■ WHAT TO WORK ON:
The answer must be an exact copy of every entry.

■ TASK INPUT:
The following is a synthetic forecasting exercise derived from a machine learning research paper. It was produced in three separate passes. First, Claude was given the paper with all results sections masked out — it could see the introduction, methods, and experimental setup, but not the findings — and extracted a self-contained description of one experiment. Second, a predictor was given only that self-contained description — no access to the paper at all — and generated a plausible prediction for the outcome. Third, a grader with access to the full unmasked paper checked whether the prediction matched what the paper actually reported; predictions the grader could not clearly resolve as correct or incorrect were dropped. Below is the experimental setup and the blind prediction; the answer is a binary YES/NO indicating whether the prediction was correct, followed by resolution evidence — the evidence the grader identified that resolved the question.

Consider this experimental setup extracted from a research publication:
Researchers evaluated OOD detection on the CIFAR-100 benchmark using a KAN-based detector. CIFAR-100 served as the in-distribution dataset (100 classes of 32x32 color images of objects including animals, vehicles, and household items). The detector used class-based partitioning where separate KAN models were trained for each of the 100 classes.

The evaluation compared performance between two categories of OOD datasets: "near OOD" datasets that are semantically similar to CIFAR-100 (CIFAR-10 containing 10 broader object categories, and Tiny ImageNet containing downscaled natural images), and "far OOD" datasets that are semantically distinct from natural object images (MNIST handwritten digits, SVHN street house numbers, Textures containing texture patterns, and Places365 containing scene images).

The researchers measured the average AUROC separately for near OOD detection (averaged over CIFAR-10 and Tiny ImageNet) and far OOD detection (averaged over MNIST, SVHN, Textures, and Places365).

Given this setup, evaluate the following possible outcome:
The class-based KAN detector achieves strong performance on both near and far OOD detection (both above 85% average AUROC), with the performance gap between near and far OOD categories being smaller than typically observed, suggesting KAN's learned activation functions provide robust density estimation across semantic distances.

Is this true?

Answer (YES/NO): NO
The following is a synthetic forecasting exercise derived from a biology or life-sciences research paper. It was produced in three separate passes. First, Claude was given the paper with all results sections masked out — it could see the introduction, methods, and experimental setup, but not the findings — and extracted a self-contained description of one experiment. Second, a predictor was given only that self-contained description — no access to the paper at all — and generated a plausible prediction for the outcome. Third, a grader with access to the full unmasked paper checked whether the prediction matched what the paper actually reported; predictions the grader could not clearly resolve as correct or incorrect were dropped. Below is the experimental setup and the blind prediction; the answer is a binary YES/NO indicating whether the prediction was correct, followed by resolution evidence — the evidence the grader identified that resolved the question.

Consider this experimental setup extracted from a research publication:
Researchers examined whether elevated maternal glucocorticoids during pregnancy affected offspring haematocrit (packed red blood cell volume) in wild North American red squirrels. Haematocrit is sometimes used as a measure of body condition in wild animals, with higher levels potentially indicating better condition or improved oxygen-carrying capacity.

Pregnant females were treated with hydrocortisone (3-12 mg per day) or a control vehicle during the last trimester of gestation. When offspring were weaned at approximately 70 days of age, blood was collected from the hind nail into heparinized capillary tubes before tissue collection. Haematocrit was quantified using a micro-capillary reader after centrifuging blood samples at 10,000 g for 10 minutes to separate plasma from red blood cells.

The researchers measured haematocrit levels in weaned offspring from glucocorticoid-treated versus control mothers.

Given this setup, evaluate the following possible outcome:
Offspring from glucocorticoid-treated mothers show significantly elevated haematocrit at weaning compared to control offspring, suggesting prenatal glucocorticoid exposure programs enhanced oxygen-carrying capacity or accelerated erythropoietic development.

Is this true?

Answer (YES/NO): NO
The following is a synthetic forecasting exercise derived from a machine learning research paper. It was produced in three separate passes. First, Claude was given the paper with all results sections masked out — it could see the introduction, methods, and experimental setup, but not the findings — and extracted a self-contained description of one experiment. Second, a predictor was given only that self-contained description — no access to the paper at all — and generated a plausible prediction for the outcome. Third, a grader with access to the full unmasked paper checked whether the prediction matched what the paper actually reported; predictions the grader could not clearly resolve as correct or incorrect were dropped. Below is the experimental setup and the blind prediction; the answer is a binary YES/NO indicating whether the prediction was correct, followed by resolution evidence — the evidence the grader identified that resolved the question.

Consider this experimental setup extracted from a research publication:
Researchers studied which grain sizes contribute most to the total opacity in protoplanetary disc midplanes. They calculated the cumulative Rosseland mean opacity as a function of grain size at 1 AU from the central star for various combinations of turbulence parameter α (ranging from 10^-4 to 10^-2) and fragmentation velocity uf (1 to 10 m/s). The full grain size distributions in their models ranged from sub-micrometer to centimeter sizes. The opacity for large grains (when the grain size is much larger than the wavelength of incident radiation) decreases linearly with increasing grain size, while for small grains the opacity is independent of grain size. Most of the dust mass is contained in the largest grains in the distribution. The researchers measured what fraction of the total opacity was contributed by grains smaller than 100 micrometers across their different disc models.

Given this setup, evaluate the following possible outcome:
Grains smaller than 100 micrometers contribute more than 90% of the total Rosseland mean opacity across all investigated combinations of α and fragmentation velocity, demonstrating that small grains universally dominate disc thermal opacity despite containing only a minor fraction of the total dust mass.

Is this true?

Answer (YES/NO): YES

■ ANSWER:
The following is a synthetic forecasting exercise derived from a machine learning research paper. It was produced in three separate passes. First, Claude was given the paper with all results sections masked out — it could see the introduction, methods, and experimental setup, but not the findings — and extracted a self-contained description of one experiment. Second, a predictor was given only that self-contained description — no access to the paper at all — and generated a plausible prediction for the outcome. Third, a grader with access to the full unmasked paper checked whether the prediction matched what the paper actually reported; predictions the grader could not clearly resolve as correct or incorrect were dropped. Below is the experimental setup and the blind prediction; the answer is a binary YES/NO indicating whether the prediction was correct, followed by resolution evidence — the evidence the grader identified that resolved the question.

Consider this experimental setup extracted from a research publication:
Researchers evaluated OOD detection on the CIFAR-100 benchmark using a KAN-based detector. CIFAR-100 served as the in-distribution dataset (100 classes of 32x32 color images of objects including animals, vehicles, and household items). The detector used class-based partitioning where separate KAN models were trained for each of the 100 classes.

The evaluation compared performance between two categories of OOD datasets: "near OOD" datasets that are semantically similar to CIFAR-100 (CIFAR-10 containing 10 broader object categories, and Tiny ImageNet containing downscaled natural images), and "far OOD" datasets that are semantically distinct from natural object images (MNIST handwritten digits, SVHN street house numbers, Textures containing texture patterns, and Places365 containing scene images).

The researchers measured the average AUROC separately for near OOD detection (averaged over CIFAR-10 and Tiny ImageNet) and far OOD detection (averaged over MNIST, SVHN, Textures, and Places365).

Given this setup, evaluate the following possible outcome:
The class-based KAN detector achieves strong performance on both near and far OOD detection (both above 85% average AUROC), with the performance gap between near and far OOD categories being smaller than typically observed, suggesting KAN's learned activation functions provide robust density estimation across semantic distances.

Is this true?

Answer (YES/NO): NO
The following is a synthetic forecasting exercise derived from a biology or life-sciences research paper. It was produced in three separate passes. First, Claude was given the paper with all results sections masked out — it could see the introduction, methods, and experimental setup, but not the findings — and extracted a self-contained description of one experiment. Second, a predictor was given only that self-contained description — no access to the paper at all — and generated a plausible prediction for the outcome. Third, a grader with access to the full unmasked paper checked whether the prediction matched what the paper actually reported; predictions the grader could not clearly resolve as correct or incorrect were dropped. Below is the experimental setup and the blind prediction; the answer is a binary YES/NO indicating whether the prediction was correct, followed by resolution evidence — the evidence the grader identified that resolved the question.

Consider this experimental setup extracted from a research publication:
Researchers examined whether elevated maternal glucocorticoids during pregnancy affected offspring haematocrit (packed red blood cell volume) in wild North American red squirrels. Haematocrit is sometimes used as a measure of body condition in wild animals, with higher levels potentially indicating better condition or improved oxygen-carrying capacity.

Pregnant females were treated with hydrocortisone (3-12 mg per day) or a control vehicle during the last trimester of gestation. When offspring were weaned at approximately 70 days of age, blood was collected from the hind nail into heparinized capillary tubes before tissue collection. Haematocrit was quantified using a micro-capillary reader after centrifuging blood samples at 10,000 g for 10 minutes to separate plasma from red blood cells.

The researchers measured haematocrit levels in weaned offspring from glucocorticoid-treated versus control mothers.

Given this setup, evaluate the following possible outcome:
Offspring from glucocorticoid-treated mothers show significantly elevated haematocrit at weaning compared to control offspring, suggesting prenatal glucocorticoid exposure programs enhanced oxygen-carrying capacity or accelerated erythropoietic development.

Is this true?

Answer (YES/NO): NO
The following is a synthetic forecasting exercise derived from a machine learning research paper. It was produced in three separate passes. First, Claude was given the paper with all results sections masked out — it could see the introduction, methods, and experimental setup, but not the findings — and extracted a self-contained description of one experiment. Second, a predictor was given only that self-contained description — no access to the paper at all — and generated a plausible prediction for the outcome. Third, a grader with access to the full unmasked paper checked whether the prediction matched what the paper actually reported; predictions the grader could not clearly resolve as correct or incorrect were dropped. Below is the experimental setup and the blind prediction; the answer is a binary YES/NO indicating whether the prediction was correct, followed by resolution evidence — the evidence the grader identified that resolved the question.

Consider this experimental setup extracted from a research publication:
Researchers studied which grain sizes contribute most to the total opacity in protoplanetary disc midplanes. They calculated the cumulative Rosseland mean opacity as a function of grain size at 1 AU from the central star for various combinations of turbulence parameter α (ranging from 10^-4 to 10^-2) and fragmentation velocity uf (1 to 10 m/s). The full grain size distributions in their models ranged from sub-micrometer to centimeter sizes. The opacity for large grains (when the grain size is much larger than the wavelength of incident radiation) decreases linearly with increasing grain size, while for small grains the opacity is independent of grain size. Most of the dust mass is contained in the largest grains in the distribution. The researchers measured what fraction of the total opacity was contributed by grains smaller than 100 micrometers across their different disc models.

Given this setup, evaluate the following possible outcome:
Grains smaller than 100 micrometers contribute more than 90% of the total Rosseland mean opacity across all investigated combinations of α and fragmentation velocity, demonstrating that small grains universally dominate disc thermal opacity despite containing only a minor fraction of the total dust mass.

Is this true?

Answer (YES/NO): YES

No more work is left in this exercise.